With a changing ocean climate on the Northeast US Continental Shelf, fish populations have responded with time varying shifts in distribution and regional productivity. Habitats characterized by a particular community structure may have lost key species or have new additions to the community, usually species associated with regions located to the south. Many species have shifted north or to higher latitude locations on the Northeast Shelf as a whole (Pinsky et al. 2013). Interestingly, we do see differences on a regional basis in the direction of movement.  In the Gulf of Maine, the movement is in a southwesterly direction rather than the northeasterly movement we observe for the coast as whole  (Kleisner et al., in review).  The magnitude and direction of distributional change as been linked to climate velocity.  However, other factors including fishing can play a role in shifts in distribution.

Figure 10.36

Here, we use a rotated axis that roughly parallels the coastline and shelf-break to calculate movements for the coast as a whole. This gives an along coast distance (running from the southwest to northeast. Increased along-coast distance for a species is associated with a displacement in a northeasterly direction.

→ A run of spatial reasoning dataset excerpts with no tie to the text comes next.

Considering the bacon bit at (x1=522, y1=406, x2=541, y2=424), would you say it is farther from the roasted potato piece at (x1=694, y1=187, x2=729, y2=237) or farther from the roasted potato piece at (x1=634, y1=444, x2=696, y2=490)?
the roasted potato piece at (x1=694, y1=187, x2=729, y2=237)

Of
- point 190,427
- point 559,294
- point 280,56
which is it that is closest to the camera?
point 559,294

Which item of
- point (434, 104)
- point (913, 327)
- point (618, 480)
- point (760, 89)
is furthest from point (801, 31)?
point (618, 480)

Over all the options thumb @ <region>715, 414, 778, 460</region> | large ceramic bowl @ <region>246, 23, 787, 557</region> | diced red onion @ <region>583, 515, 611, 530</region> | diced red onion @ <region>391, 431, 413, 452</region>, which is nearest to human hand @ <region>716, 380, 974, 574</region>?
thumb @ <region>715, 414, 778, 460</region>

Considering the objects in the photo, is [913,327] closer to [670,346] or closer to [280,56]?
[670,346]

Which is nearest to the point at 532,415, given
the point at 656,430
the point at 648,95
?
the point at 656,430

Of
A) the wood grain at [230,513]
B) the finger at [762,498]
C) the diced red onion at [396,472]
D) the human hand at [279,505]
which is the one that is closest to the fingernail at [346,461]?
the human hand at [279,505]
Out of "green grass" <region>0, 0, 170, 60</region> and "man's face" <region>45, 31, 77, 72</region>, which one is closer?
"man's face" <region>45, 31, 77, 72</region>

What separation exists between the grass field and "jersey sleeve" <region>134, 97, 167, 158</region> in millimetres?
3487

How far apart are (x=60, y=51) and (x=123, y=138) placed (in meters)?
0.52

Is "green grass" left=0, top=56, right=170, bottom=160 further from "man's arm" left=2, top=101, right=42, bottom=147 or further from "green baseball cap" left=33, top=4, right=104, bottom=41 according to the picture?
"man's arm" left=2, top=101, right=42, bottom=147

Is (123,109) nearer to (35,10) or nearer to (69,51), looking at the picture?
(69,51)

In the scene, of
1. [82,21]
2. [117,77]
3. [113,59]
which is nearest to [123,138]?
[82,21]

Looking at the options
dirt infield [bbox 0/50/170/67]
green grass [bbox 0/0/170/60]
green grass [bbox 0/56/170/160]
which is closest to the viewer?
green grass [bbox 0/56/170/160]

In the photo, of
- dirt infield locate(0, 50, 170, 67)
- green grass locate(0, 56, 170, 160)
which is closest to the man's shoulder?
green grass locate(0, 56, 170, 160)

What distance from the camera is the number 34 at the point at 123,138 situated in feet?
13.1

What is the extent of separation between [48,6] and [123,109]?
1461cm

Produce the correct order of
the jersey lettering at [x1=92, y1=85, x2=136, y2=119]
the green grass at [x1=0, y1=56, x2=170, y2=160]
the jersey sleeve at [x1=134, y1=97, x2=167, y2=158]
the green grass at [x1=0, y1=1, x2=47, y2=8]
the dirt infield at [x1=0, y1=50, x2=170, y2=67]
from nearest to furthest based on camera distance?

In a composite index of along coast distance for a group of 48 of the more commonly encountered species on the Shelf as a whole, spring distribution of the fish community has shifted from a center around kilometer 850 to a new center well over kilometer 900 during the period 1968 -2014 (Figure 10.36). In the fall the shift has been more dramatic; the assemblage was centered on kilometer 775 at the beginning to the time series and has shifted to a position around kilometer 875.

Figure 10.37

Where a majority of species have experienced a shift in the latitude or along coast distribution, there has been more of a balance between the number of specie that have shifted to deeper versus shallower depth distributions. For a species occurring in a habitat that has warmed, thermal refuge may be found in adjusting distribution to deeper depths where water temperatures tend to be cooler. The change in distribution may not be a solution for all species seeking to adjust their thermal regimes since fish habitat can be defined by a wide range of physical and biological parameters. A species may find a desired thermal regime at depth, but bottom substrates in that location may not be acceptable. The depth distribution during spring tended to remain relatively constant over much of the time series with exception of a trend to deeper depths in the last decade or so (Figure 10.37). Where over much of the time series the means depth distribution of these species was around 100m, in recent years the mean depth was greater than 110m. The fall depth distribution has been more variable over time, but the data also suggest a shift to deeper depths at the end of the time series.